__Extrait du document__

__________________________________________________

Monsieur le Président,
Madame la Présidente de la commission des Lois,
Monsieur le Rapporteur de la commission des Affaires culturelles et de l’Education,
Madame la Rapporteure de la commission des Lois,
Monsieur le Rapporteur de la commission des Affaires européennes,
Mesdames et messieurs les Députés,

Nous sommes toutes et tous liés, dans cet hémicycle, par-delà les appartenances partisanes et les convictions, nous sommes toutes et tous liés par un héritage, qui est notre bien commun, la raison de notre présence ici, et notre responsabilité partagée : la démocratie.

Elle est en risque aujourd’hui, attaquée par des prédateurs qui prennent ses apparences pour l’attaquer de l’intérieur.

Ils répandent des mensonges et des théories complotistes en imitant les codes de l’information professionnelle, en s’appuyant sur des médias entrés dans le quotidien de nos démocraties : Facebook, Twitter, Google…

Ces tentatives de camouflage, de banalisation ne doivent pas nous tromper.

Les informations falsifiées, déformées, orchestrées à des fins politiques n’ont rien à voir avec le débat d’idées.

Elles le polluent, elles lui nuisent.

J’aimerais placer notre débat sous l’intelligence de la philosophe Hannah Arendt, qui écrivait ceci : « La liberté d'opinion est une farce si l'information sur les faits n'est pas garantie, et si ce ne sont pas les faits eux-mêmes qui font l'objet du débat ».

J’appelle à la responsabilité ceux qui dénoncent dans ces propositions de loi un risque, une censure, une atteinte aux libertés fondamentales.

La manipulation de l’information n’est pas qu’une menace. Elle est bel et bien active. C’est un poison lent qui détruit notre crédibilité. Qui abîme notre vie démocratique.

Je le dis avec force : l’attitude liberticide, face aux dangers actuels, c’est la passivité.

Le Gouvernement est donc en plein soutien des propositions de loi discutées aujourd’hui.

Nous considérons qu’elles sont nécessaires, à la hauteur de l’enjeu, équilibrées et efficaces.

Nécessaires car le droit français doit être complété. La révolution numérique a changé la donne. Les fausses informations sont aujourd’hui relayées plus largement, plus rapidement. Les lois existantes sont insuffisantes pour lutter efficacement contre ces nouveaux modes de propagation.

Ce texte est à la hauteur de l’enjeu, par ailleurs, parce qu’il vient du cœur de la démocratie : il vient du Parlement.

Je veux remercier les députés de la majorité qui ont pris l’initiative de ces propositions de loi, ainsi que les deux rapporteurs – Naïma Moutchou, Bruno Studer – pour leur travail et pour leur esprit de responsabilité.

Je veux saluer la qualité des travaux en commissions, qui ont permis d’enrichir le texte et d’en améliorer la rédaction.

Le texte proposé aujourd’hui est équilibré. Il complète l’arsenal juridique français tout en prévoyant les gardes fous nécessaires à la protection des libertés.

__________________________________________________

__Données fournies__

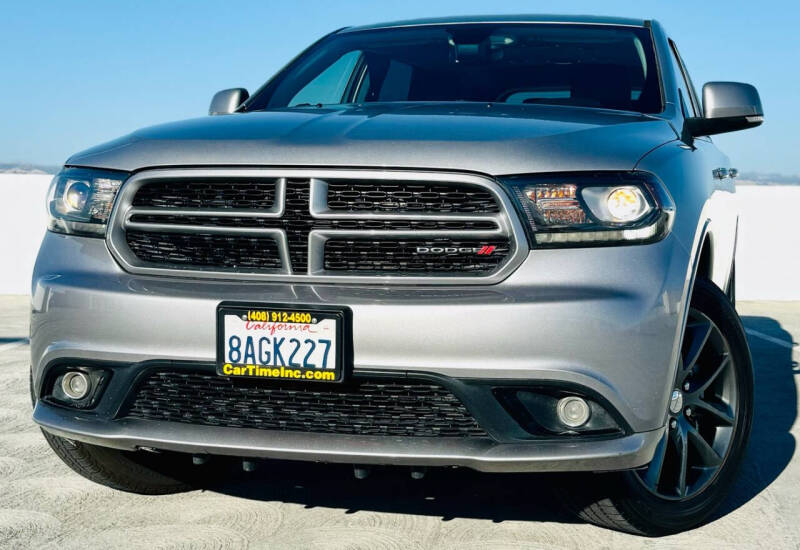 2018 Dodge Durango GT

__________________________________________________

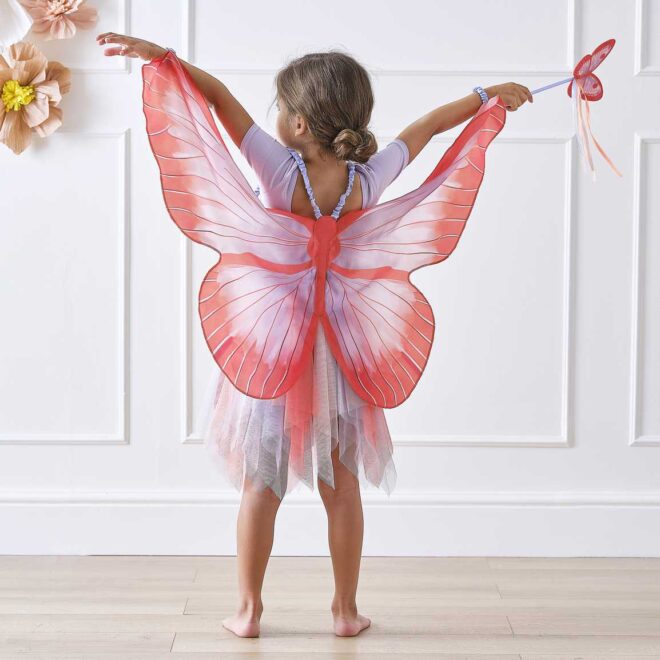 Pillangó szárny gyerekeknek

__________________________________________________

__Parties de l'exercice__
1/ Dans le discours sur la manipulation de l'information, quelle philosophe est citée ?
2/ Poursuivez le discours sur la manipulation de l'information après sa dernière phrase.

__Réponses par tâche__
1/ Hannah Arendt.

2/
La ligne de crête était étroite. Ce texte l’a trouvée.

Je salue la décision de saisir le Conseil d’Etat, marque de sagesse, et gage de respect des droits et libertés.

Des amendements reprennent plusieurs de ses recommandations.

En soutenant ce texte, le gouvernement s’inscrit dans la pleine ligne de son engagement pour la défense active de la démocratie.

Je tiens à rappeler mon combat déterminé pour garantir l’existence d’une presse et d’un audiovisuel forts, indépendants, pluralistes.

Je rappelle ainsi que nous avons sanctuarisé les aides à la presse, pour la pérennité de journaux qui nous consacrent des unes sans complaisance – je peux en témoigner !

Je rappelle que nous avons lancé la transformation de l’audiovisuel public pour lui permettre de continuer à exercer sa liberté de ton, à mener ses investigations.

Je rappelle que nous entretenons un dialogue continu avec l’audiovisuel privé, visible récemment autour des enjeux de reprise des signaux des chaînes gratuites par les box, ou encore pour la lutte contre le piratage.

Le premier rempart contre les manipulations de l’information, ce sont les journalistes, les professionnels des médias.  Et nous les soutenons.

Je salue « le UN » qui consacrait son « poster » central aux fake news en janvier dernier.

Je salue Elise Lucet pour ses enquêtes.

Je salue François Morel, Alex Vizorek et Charline Vanhoenacker pour leurs chroniques acides.

Ils sont le pouls de la liberté de la presse dans notre pays.

Ils sont aussi le signe que mon ministère tient ses promesses remplit sa mission.

Enfin, c’est un texte efficace que nous soutenons, efficace parce qu’il ne cherche pas à cibler la « production » des fausses informations – ce serait vain – mais leur « propagation », ce qui est le nerf de la guerre.

Il ne cible pas les auteurs des contenus, très souvent anonymes d’ailleurs, mais ceux qui les diffusent et qui en tirent profit : c’est-à-dire principalement les plateformes numériques.

Elles ne jouent pas pleinement le jeu de la démocratie aujourd’hui.

Leur modèle contribue à une gigantesque économie de la manipulation.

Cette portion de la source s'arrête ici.